Die Diagnosestellung einer Dyskalkulie erfolgt über einen in der neuropsychologischen Testung erfahrenen Arzt, Psychologen oder Pädagogen. Zunächst wird die Grundintelligenz des Kindes bestimmt, unabhängig von seinen Rechenfertigkeiten, dann wird isoliert seine Rechenfertigkeit mit speziellen Testuntersuchungen in Relation zu seiner Grundintelligenz gesetzt. Ist das Kind also mindestens durchschnittlich begabt und liegt seine Rechenfertigkeit unterhalb eines bestimmten Bereiches (Prozentrang <15) erheblich im unterdurchschnittlichen Bereich, ist die Diagnose Dyskalkulie zu stellen.

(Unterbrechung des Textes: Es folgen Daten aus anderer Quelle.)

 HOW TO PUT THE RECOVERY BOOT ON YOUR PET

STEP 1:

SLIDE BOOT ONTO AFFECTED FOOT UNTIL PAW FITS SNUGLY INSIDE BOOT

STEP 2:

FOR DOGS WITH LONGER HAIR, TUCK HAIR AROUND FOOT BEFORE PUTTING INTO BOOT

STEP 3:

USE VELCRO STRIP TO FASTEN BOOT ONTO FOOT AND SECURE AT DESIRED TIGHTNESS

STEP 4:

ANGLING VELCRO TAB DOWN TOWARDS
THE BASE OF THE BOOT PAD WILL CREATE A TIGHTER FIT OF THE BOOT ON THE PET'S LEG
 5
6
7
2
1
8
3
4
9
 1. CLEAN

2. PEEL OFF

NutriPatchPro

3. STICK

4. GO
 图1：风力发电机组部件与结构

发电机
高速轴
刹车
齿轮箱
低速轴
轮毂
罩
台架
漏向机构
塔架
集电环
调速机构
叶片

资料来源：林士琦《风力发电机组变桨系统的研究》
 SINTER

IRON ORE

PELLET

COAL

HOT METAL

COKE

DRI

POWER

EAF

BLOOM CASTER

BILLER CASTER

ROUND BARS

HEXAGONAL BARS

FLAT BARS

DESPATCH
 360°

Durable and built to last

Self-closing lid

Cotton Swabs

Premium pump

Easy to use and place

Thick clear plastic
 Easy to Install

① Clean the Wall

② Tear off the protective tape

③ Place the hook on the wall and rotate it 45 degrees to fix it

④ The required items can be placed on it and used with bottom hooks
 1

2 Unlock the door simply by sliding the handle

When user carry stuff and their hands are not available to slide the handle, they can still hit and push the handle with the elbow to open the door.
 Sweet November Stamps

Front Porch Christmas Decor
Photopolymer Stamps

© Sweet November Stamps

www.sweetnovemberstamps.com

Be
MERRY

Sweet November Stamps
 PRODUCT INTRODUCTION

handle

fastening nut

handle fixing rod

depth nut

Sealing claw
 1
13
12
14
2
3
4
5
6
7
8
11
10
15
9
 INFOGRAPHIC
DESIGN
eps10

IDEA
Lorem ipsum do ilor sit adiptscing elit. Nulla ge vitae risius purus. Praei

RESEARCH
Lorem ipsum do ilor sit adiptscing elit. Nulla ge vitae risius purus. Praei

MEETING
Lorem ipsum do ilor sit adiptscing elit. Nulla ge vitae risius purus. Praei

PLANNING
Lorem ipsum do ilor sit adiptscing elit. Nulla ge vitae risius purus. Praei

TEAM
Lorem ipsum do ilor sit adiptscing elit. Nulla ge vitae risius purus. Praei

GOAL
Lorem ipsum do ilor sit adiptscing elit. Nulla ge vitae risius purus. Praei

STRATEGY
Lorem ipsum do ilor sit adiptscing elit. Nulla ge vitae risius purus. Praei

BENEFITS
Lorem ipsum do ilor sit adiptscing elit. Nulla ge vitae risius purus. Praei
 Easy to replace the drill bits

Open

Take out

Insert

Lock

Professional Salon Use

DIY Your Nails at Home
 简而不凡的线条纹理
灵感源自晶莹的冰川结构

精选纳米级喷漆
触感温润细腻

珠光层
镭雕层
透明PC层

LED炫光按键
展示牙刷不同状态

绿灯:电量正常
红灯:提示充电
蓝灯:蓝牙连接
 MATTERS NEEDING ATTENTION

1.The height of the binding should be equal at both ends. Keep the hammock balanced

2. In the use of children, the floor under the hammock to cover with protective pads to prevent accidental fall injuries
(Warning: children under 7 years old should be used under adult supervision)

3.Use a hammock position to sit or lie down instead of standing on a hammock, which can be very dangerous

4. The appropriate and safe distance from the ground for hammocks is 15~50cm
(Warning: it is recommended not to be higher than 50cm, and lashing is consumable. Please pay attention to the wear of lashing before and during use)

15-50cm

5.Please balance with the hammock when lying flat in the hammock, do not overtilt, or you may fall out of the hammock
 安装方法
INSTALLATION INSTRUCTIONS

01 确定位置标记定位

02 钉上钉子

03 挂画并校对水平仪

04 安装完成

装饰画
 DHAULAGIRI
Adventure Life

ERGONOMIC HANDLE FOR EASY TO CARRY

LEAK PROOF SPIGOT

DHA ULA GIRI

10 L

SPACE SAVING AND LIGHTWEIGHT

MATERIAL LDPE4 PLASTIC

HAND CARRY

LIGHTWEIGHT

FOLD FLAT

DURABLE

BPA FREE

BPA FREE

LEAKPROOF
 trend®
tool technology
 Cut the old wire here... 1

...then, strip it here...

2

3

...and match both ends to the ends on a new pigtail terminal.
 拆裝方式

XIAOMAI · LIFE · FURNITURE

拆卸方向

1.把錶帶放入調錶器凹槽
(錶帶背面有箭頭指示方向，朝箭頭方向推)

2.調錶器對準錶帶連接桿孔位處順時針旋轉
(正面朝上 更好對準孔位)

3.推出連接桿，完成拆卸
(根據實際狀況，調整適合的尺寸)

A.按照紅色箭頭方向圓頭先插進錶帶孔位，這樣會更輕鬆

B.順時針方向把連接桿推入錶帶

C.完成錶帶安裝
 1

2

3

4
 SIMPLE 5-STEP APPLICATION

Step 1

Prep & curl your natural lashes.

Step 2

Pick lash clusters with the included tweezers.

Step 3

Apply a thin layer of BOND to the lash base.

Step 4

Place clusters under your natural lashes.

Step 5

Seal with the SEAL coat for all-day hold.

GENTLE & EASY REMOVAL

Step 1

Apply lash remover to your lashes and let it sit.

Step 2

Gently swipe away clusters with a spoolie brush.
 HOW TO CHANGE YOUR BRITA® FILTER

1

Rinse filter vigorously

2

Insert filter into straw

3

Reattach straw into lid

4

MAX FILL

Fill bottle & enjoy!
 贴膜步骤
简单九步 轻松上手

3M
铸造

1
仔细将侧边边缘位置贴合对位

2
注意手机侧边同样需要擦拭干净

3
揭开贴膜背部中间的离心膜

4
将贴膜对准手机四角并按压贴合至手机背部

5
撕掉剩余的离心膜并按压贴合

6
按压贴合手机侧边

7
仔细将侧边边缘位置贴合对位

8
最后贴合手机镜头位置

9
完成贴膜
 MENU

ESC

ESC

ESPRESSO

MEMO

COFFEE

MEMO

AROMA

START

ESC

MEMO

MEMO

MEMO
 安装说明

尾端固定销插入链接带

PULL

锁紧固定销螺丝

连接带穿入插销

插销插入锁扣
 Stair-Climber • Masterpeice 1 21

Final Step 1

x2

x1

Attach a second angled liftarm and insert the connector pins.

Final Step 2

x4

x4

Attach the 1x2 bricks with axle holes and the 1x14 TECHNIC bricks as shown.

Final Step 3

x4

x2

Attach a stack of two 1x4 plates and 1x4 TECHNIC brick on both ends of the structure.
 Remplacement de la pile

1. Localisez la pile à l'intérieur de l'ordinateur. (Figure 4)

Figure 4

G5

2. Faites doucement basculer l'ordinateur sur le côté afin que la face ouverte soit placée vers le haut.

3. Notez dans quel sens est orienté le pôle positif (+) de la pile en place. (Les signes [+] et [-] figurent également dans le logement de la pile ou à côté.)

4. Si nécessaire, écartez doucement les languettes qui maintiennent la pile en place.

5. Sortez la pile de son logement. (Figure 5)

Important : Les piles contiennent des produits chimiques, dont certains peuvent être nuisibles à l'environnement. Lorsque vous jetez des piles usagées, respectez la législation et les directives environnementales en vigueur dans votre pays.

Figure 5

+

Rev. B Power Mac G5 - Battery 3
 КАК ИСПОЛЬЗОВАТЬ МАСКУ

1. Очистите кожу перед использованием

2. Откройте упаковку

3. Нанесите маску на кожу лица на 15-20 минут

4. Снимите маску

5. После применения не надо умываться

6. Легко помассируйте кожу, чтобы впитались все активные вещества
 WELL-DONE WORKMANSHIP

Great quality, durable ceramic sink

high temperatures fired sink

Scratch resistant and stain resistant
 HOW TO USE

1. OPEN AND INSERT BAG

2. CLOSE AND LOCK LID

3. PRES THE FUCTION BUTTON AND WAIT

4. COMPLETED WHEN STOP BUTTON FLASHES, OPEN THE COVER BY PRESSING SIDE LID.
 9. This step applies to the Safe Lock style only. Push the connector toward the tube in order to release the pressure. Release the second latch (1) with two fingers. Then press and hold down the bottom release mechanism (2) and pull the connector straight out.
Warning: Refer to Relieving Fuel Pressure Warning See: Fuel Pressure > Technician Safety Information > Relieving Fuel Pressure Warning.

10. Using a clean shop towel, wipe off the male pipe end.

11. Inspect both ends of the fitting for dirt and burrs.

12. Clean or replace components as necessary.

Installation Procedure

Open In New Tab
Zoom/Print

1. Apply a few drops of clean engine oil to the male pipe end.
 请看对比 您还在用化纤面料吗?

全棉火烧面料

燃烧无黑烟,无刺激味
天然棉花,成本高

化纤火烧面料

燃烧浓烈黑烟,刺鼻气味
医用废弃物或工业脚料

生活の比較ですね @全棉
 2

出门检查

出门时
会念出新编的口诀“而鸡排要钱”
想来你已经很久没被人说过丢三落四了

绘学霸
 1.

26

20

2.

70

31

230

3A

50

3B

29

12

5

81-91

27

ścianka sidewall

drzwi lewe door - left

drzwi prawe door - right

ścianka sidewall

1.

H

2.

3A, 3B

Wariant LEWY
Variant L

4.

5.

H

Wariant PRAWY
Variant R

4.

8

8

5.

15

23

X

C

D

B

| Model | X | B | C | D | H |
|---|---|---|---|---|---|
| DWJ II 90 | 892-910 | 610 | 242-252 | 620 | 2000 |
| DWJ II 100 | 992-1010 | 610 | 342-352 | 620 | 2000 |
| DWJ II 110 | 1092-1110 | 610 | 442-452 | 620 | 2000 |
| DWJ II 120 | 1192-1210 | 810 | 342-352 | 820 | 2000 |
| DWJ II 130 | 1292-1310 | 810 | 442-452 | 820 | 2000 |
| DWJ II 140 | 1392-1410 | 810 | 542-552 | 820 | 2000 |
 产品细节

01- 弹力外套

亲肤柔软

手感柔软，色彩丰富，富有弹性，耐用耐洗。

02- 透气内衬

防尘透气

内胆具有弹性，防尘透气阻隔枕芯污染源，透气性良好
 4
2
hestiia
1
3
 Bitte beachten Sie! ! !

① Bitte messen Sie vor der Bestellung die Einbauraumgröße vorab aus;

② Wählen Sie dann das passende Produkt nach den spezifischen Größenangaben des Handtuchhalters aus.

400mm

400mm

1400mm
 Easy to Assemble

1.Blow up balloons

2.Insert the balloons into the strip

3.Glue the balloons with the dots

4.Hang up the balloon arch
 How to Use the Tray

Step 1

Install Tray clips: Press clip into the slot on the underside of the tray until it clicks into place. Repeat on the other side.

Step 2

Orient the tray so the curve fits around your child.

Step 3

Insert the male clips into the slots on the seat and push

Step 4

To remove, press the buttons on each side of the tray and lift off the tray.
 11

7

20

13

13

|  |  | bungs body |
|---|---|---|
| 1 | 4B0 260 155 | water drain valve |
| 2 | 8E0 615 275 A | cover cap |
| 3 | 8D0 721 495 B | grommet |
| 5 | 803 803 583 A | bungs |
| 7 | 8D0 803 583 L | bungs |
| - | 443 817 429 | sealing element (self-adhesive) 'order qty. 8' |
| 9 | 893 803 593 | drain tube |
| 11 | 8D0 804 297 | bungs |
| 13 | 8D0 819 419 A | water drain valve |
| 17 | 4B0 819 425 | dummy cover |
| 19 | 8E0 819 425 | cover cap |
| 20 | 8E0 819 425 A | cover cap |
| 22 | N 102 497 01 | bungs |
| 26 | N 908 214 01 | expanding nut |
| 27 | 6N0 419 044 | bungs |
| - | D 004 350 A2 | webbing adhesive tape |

Dyskalkulie in Griff bekommen

Die Behandlung von Dyskalkulie wird in der Regel von dafür ausgebildeten „Lerntherapeuten“ bzw. Personen mit „lerntherapeutische Ausbildung“ übernommen. Eine reine Mathematik-Nachhilfe ist unzureichend, genau wie das Schreiben ständiger Diktate auch keine Legasthenie verbessert sondern spezielle Kenntnisse in der Behandlung zur Anwendung kommen.

Wer zahlt die Therapie?

Lerntherapien bei Dyskalkulie müssen Eltern meist selbst zahlen, von den Krankenkassen gibt es keine Unterstützung. Nur wenn das Kind aufgrund der Störung bereits psychisch auffällig ist, kann eine Finanzierung durch das Jugendamt mithilfe des §35a des SGB VIII beantragt werden.